Work instruction - Your answer must be an exact copy of the lines from the one containing "Zawór Egr Oryginał 96868923 Opel" through the last line of the records below, with no pictures; please include nothing else.
------------------------
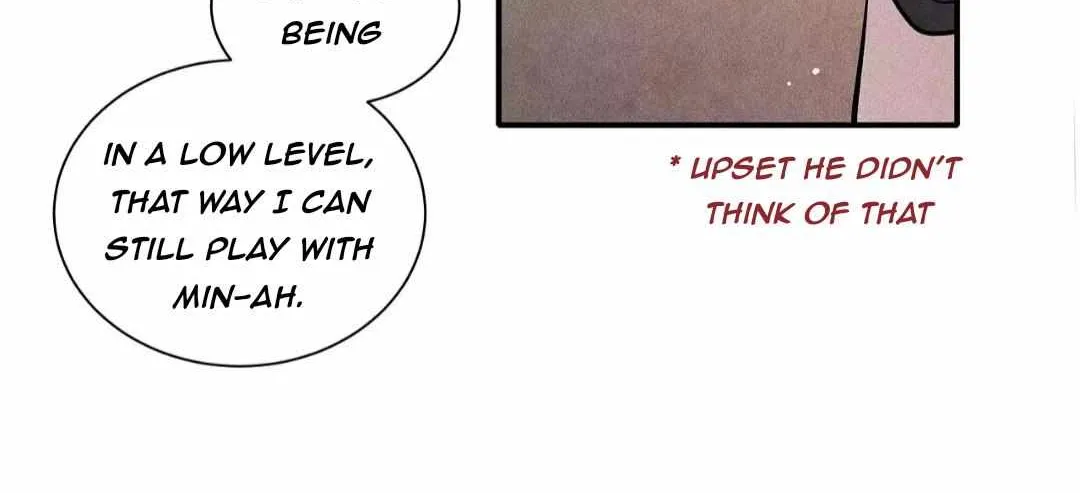 A well known love affair Chapter 15 page 31 - 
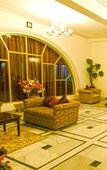 Туры в отель Royal Jardin Whistling Pines Resort Туры в отель Royal Jardin Whistling Pines Resort
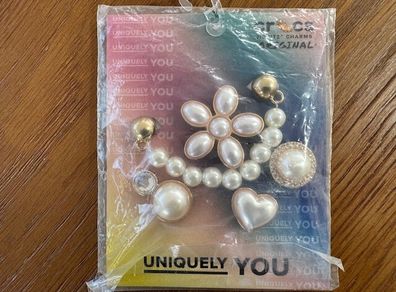 Crocs Jibbitz Charms Original (New)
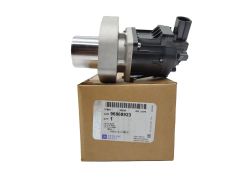 Zawór Egr Oryginał 96868923 Opel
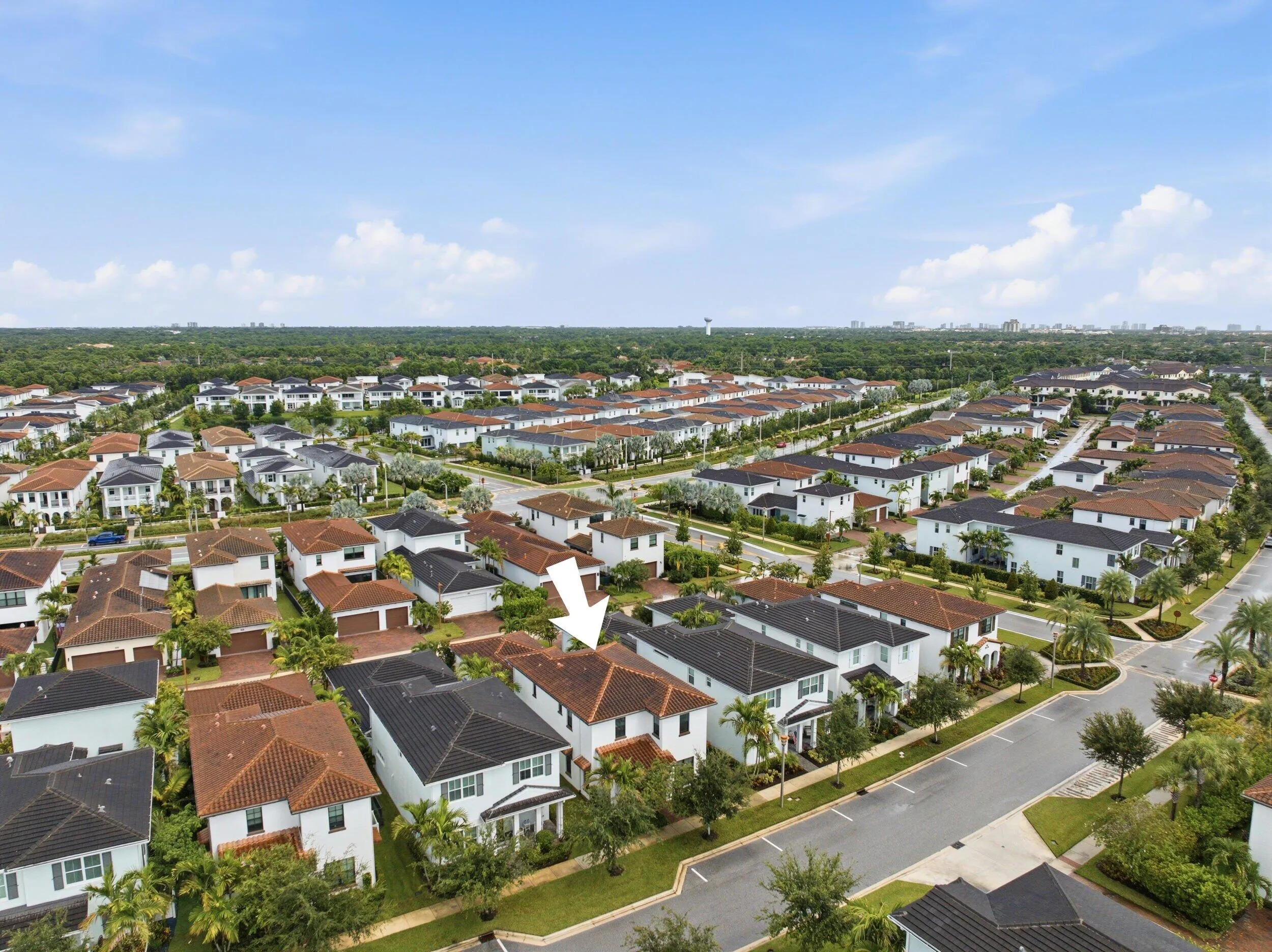 DJI_20260831112825_0659_D_1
------------------------
Answer -
 Zawór Egr Oryginał 96868923 Opel
 DJI_20260831112825_0659_D_1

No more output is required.